『天使が見たもの』 阿部昭

 

天使が見たもの-少年小景集 (中公文庫)

天使が見たもの-少年小景集 (中公文庫)

 

表題作『天使が見たもの』は、実際にあった事件をもとにした小説である。
出来事だけを見れば、ショッキングな事件である。
無駄な飾りを極力省いて、主人公の少年の行動を追う文章は、清々しいくらいに澄み切っている。
その澄みは、このように描写するしかない少年に寄り添おうとする作者の思いなのだろうか。あるいは、このように書かずにいられなかった自分自身(を含む周囲)への静かな怒りでもあろうか。
インパクトが強く、一読したら忘れられないこの作品。
でも、そうであるために、この作品だけが、この短編集のなかで、突き抜けていて、異質、と思える。


私はその他の作品たちについて感想を書いてみたい。
端正な文章である。
いくつかの作品を大雑把にまとめると、こんな感じになる。
戦後すぐのころ、軍人だった父が帰ってきた家庭の少年が主人公の物語。
その少年が父になる。職業は小説家。父の目から見た幼い息子の物語。
幼い息子は成長し、独り立ちを間近に控え、父子が激しく対立する頃の物語。
これらの短編集の主人公たちは、一部を除いて、作者自身がモデルなのだろう。
ほとんどが私小説である。
それから、おもに母子家庭で育った少年の物語がある。


父と子の間には、隔たりがある。
父子の物語では、真向からそれを見せられるし、たとえ父が墓の下に眠ってしまっても、子にとって、その壁は消えることがないのだ。
少年が主人公の物語では、父のしょうがなさをじっと見据え(幼いのに、もうお父さんのしょうがなさに気がついてしまう)それでも、うつむきながら、怖れながら、情けなく思いながら、その父にくっついて、ちょっとでいいから別のものがみえないか、と望んでいる子どもの姿が悲しい。
母子の物語では、むしろ父の不在を、ことさらに意識させられる。


どの物語も、どんよりと淀んだような空気が満ちている。
明日も明後日も、やっぱりみじめだろう。と思う。
だけど……


『子供の墓』『言葉』など、父親が幼い息子とふたりで過ごす時間を書いた作品がわたしは好きだ。
あどけないような会話をかわしながら、父親は何をみているのだろう。この子の向こうに、幼い頃の自分と亡き父がいる。もしかしたら、一足飛びに、死そのものを眺めているのか。
あるいは、やっぱり、ただあどけない話なのだろうか。


この父と息子は、どうしようもない。子が大きくなれば、しょうがなさもきわだつ。
この「どうしようもない」ことを、特に好転させようなどとは誰も思っていない。
ただ、そのどうしようもなさが、ときどき滑稽に見えてくる。
緊迫した場面ではないか、と思うあたりで(親子がいさかい、真冬の夜に裸足で家を飛び出した子どもはみつからない。など)そう思うそばから、どこかで空気が抜けていくような気がする。
醒めた文章だ。自分自身をつきはなして第三者のように描きだしている。そうして、軽く笑い飛ばしたりもしてしまう。

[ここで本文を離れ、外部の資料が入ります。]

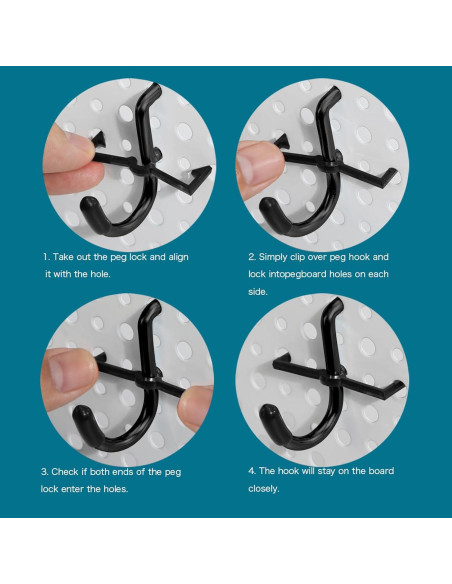 1. Take out the peg lock and align it with the hole.

2. Simply clip over peg hook and lock intopegboard holes on each side.

3. Check if both ends of the peg lock enter the holes.

4. The hook will stay on the board closely.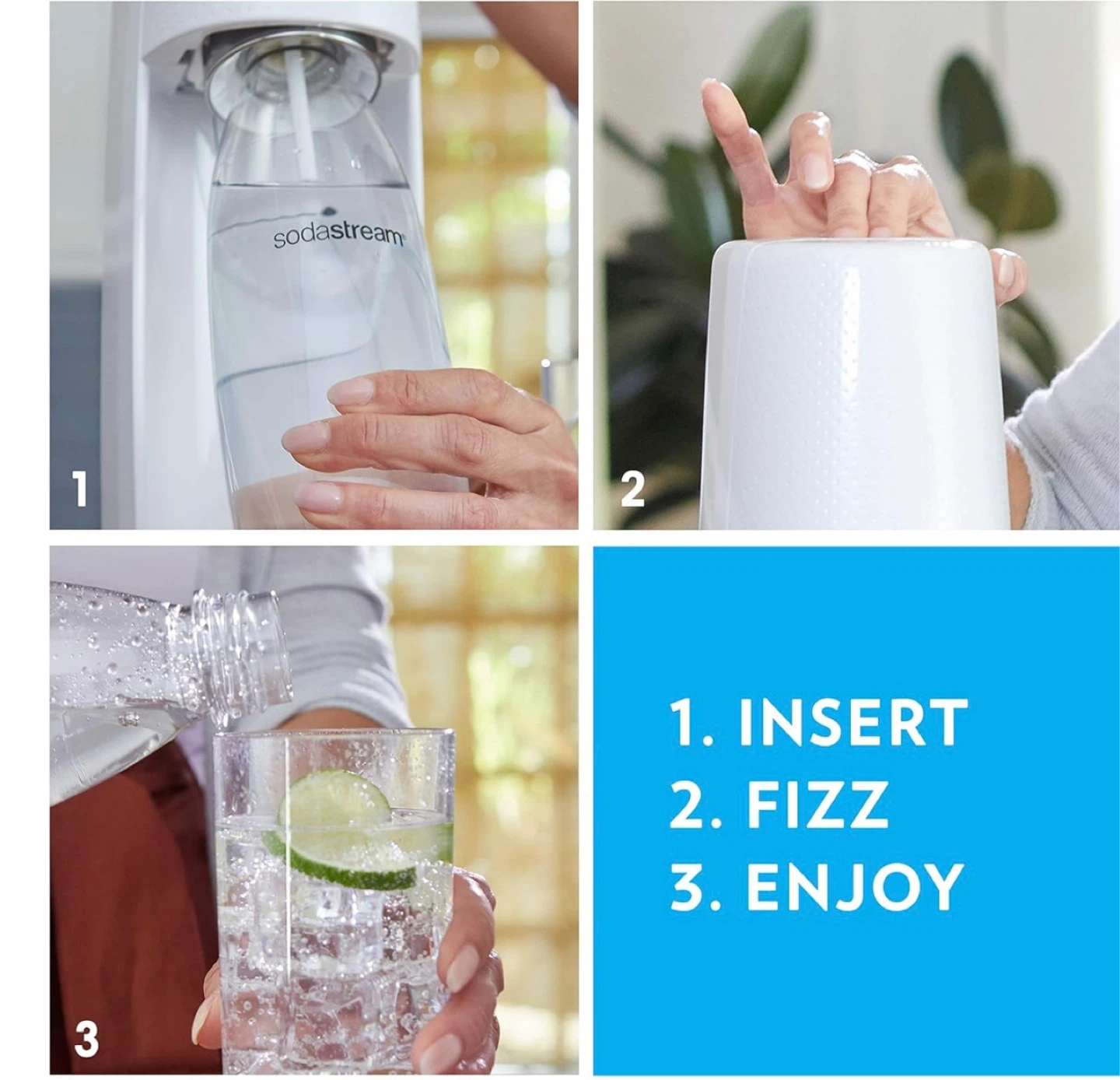 sodastream

1

2

3

1. INSERT
2. FIZZ
3. ENJOY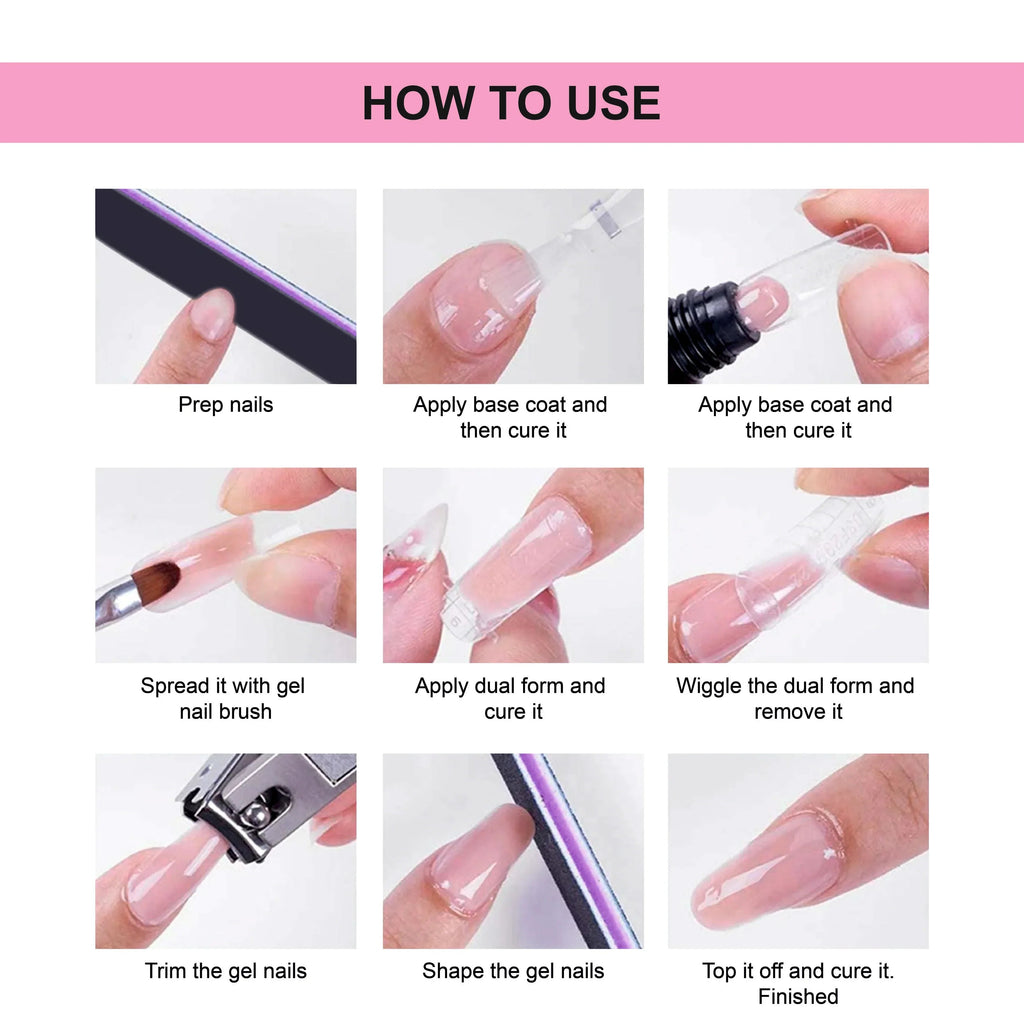 HOW TO USE

Prep nails

Apply base coat and then cure it

Apply base coat and then cure it

Spread it with gel nail brush

Apply dual form and cure it

Wiggle the dual form and remove it

Trim the gel nails

Shape the gel nails

Top it off and cure it. Finished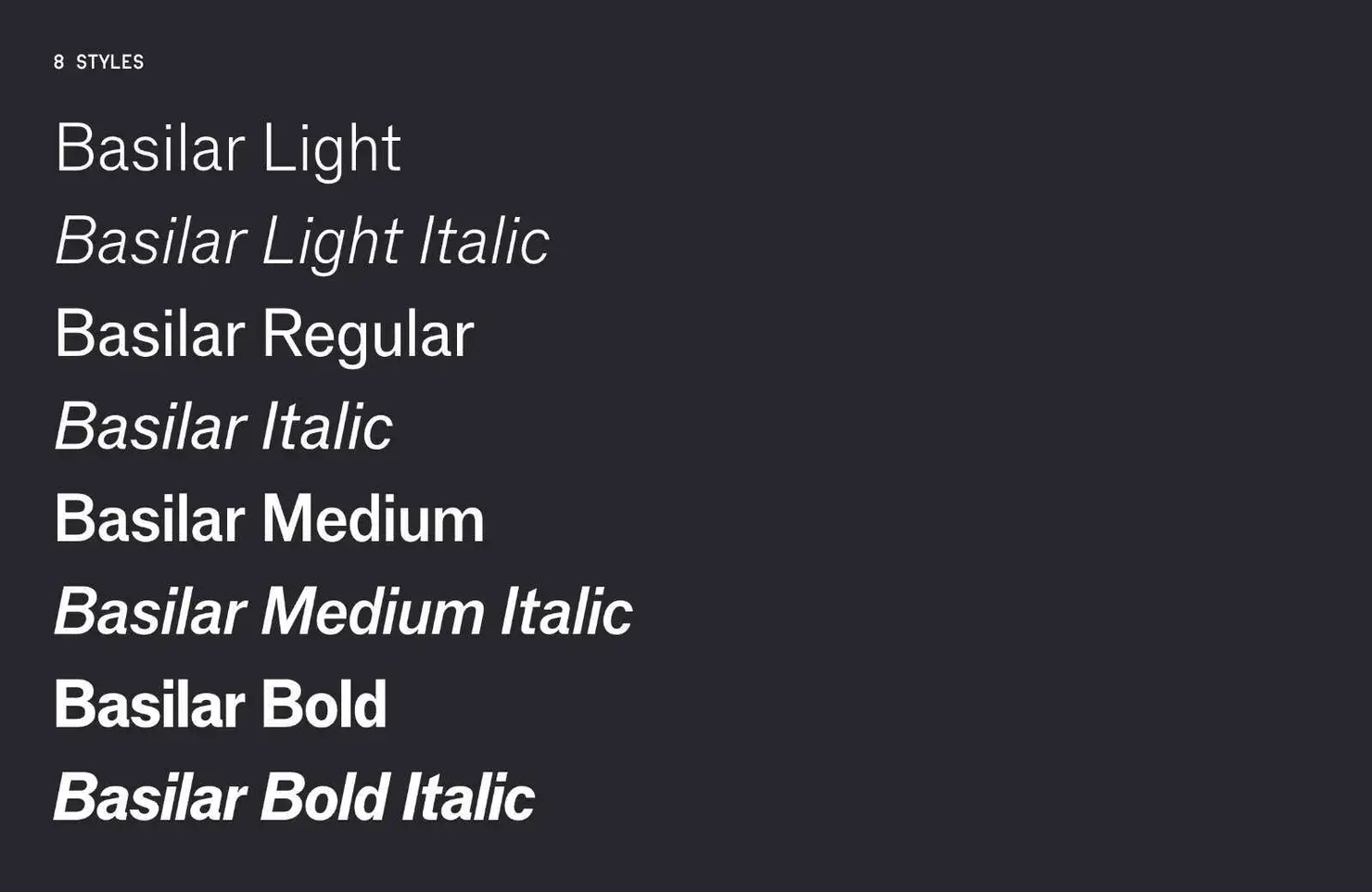 8 STYLES

Basilar Light

Basilar Light Italic

Basilar Regular

Basilar Italic

Basilar Medium

Basilar Medium Italic

Basilar Bold

Basilar Bold Italic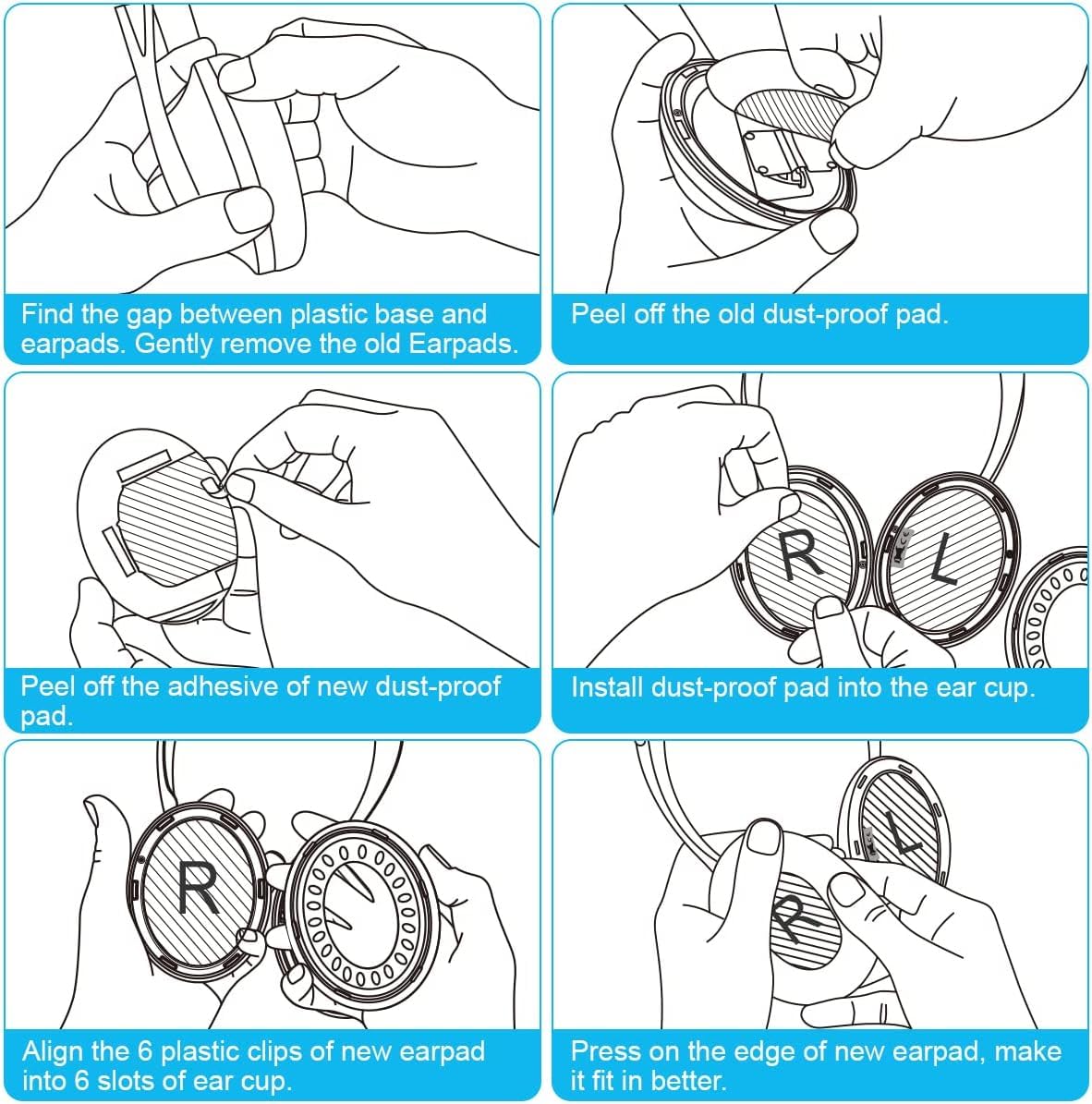 Find the gap between plastic base and earpads. Gently remove the old Earpads.

Peel off the old dust-proof pad.

Peel off the adhesive of new dust-proof pad.

R L

Install dust-proof pad into the ear cup.

R

Align the 6 plastic clips of new earpad into 6 slots of ear cup.

R L

Press on the edge of new earpad, make it fit in better.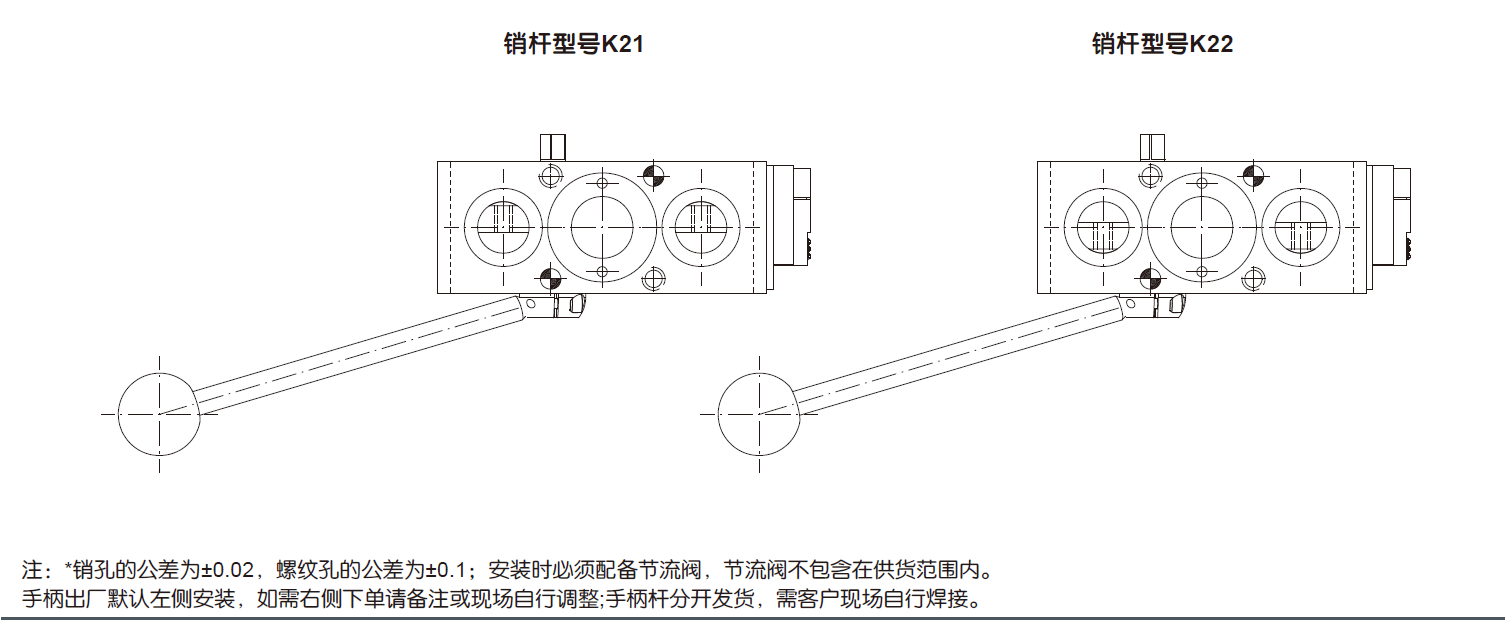 销杆型号K21

销杆型号K22

注：*销孔的公差为±0.02，螺纹孔的公差为±0.1；安装时必须配备节流阀，节流阀不包含在供货范围内。
手柄出厂默认左侧安装，如需右侧下单请备注或现场自行调整;手柄杆分开发货，需客户现场自行焊接。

また、「どうしようもない」父子の斜め下あたりに、寂しいような温いようなものがあるのを感じる。
それは、壁越し(壁があるなら仕方がない)でも響き合う(かもしれない)ような、小さな振動の気配だろう。
やりきれない気持ちのなかで、ふと目に入ってきた、どうってことのない景色が、妙に鮮やかで忘れられなかったりもする。